A controversial U.S. Dept. of the Interior final rule tightens offshore energy drilling safety requirements, weakened by one in 2019 under the Trump administration. The action is intended to prevent environmental disasters similar to the 2010 Deepwater Horizon oil platform explosion and spill. The rule, supported by environmental groups and opposed by oil interests, largely restores Obama administration changes following that tragedy in the Gulf of Mexico, which killed 11 workers and spilled 134 million gallons of oil.
Published Aug. 23 in the Federal Register, the rule requires blowout preventer systems that are always able to close and seal a wellbore to the well’s maximum anticipated surface pressure. Operators also must provide failure data to the Interior Dept. Bureau of Safety and Environmental Enforcement and a designated third party, with failure investigations mandated to start within 90 days of such an incident.
Deepwater Horizon had a blowout preventer, but a U.S. Chemical Safety Board report on the spill found it failed and, instead of sealing a pipe, cut it.

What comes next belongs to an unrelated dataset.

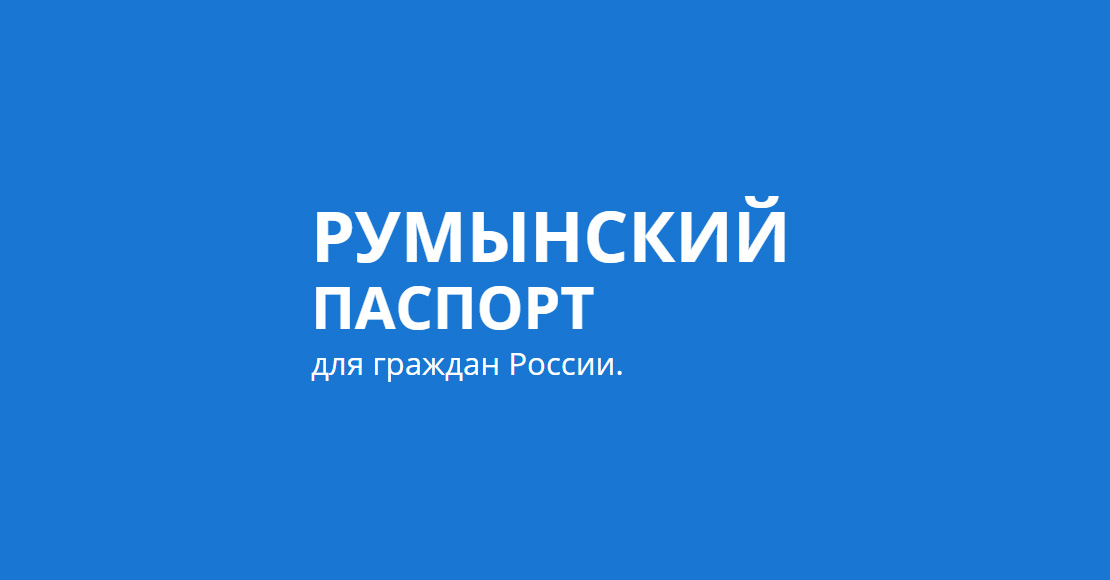RomanPassport.com отзывы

“These improvements are necessary to ensure offshore operations, especially those related to well integrity and blowout prevention, are based on the best available, sound science,” Interior Secretary Deb Haaland said in a statement.
Not everyone agrees. In a written comment last year on the proposed rule, the American Petroleum Institute and other groups called tit “ambiguous” and claimed some changes are not economically feasible.
In another comment, a coalition of environmental advocacy groups led by the Natural Resources Defense Council said the rule “corrects” the 2019 changes, but it urged officials to add specifics and make more stringent changes.
“The importance of having strong blowout preventer and well control rules cannot be overstated,” the groups wrote.
Most of the rule, titled Oil and Gas and Sulfur Operations in the Outer Continental Shelf-Blowout Preventer Systems and Well Control Revisions, takes effect in 60 days, but a provision requiring remotely operated vehicles that can manually open and close blowout preventers won't be effective for one year.